三菱信託銀行在籍時代、赤間義洋頭取は僕にとって思い出深い方です。信託銀行業界でも名の残る頭取でした。ある日、僕を呼んで「片岡君は市川房枝さんを担ぎ出して選挙活動をしたり、市民運動もやられている。当行は水俣のチッソの準メインバンクだが、もしうちが資金を引き上げれば、チッソは倒産するかもしれない。チッソは水俣病を引き起こした元凶であり、倫理的に手を引くべきとの世間や市民運動の声もある。片岡君は組合の委員長としてどうお考えですか」と尋ねられました。
赤間頭取もかつて組合の委員長を経験された方でしたから、僕がもし「撤退すべし」と答えたら、本当に資金を引き上げそうな勢いでした。じっくりと考えて、僕が出した答えは「やはり準メインバンクとしてチッソを資金的に支援し、企業体として存続させ、水俣病の被害者を救済するべきでしょう」というものでした。赤間頭取は真剣に悩んていたのでしょう。誠実な方でしたから。その後、赤間さんが会長を辞する時に、呼ばれました。僕は理由がわからなかったので、最初は組合を懐柔するつもりか、くらいの気合いで会いにいったのです。当時は血気盛んでしたからね。

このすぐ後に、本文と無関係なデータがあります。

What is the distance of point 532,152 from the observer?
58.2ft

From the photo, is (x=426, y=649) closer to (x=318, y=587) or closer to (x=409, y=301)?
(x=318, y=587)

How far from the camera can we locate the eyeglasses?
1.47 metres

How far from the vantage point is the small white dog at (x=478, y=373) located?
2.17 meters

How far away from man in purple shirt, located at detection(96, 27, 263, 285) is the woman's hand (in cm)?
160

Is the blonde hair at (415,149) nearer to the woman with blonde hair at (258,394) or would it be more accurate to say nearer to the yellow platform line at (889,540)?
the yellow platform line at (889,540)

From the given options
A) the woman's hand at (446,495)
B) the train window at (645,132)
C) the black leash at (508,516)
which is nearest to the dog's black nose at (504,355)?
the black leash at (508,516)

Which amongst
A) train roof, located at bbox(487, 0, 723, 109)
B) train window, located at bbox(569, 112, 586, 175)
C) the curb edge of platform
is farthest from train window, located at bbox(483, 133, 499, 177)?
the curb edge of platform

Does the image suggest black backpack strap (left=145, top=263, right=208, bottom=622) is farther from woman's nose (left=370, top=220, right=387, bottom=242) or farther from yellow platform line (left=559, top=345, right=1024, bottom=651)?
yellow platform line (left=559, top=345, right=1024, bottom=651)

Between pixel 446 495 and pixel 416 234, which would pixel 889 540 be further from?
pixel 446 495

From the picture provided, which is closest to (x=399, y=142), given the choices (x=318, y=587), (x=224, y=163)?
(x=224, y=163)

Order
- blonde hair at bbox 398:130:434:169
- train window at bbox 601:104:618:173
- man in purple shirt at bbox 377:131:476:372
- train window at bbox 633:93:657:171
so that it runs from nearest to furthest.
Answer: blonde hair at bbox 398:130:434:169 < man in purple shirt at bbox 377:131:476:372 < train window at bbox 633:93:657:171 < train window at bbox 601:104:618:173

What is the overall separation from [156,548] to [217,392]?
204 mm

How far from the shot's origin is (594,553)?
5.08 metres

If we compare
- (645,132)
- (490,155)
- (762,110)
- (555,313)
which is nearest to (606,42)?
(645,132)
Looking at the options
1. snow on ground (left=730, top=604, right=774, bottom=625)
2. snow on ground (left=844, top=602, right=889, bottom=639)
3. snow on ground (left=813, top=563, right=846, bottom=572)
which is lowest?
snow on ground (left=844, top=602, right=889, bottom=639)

ところが、「片岡君、後を頼む」とおっしゃるのです。僕が頭取を引き継ぐわけありませんから、その時は言葉の真意をくみ取ることはできませんでした。広い役員室に一人、淋しそうにされていました。あの時の光景は忘れられません。しかし、今思うと、僕が話す言葉や評価に計算がないことをわかっていらして、信用してくれていたのでしょうね。
今この歳になったから理解できるのですが、「自分は辞めるつもりだけれど、あとは大丈夫だろか。君はどう思うか」と、率直な意見を聞きたかったのでしょう。でも、僕はガードを張ってしまって、心を開けませんでした。チッソの時のように率直な意見を言うべきだったのです。一人の人間の生き方に対して、ちゃんと向き合って応えられなかったというのは、忸怩たる思いがあります。生きるって、本当はそういうことにちゃんと応えていくことなのです。反省点です。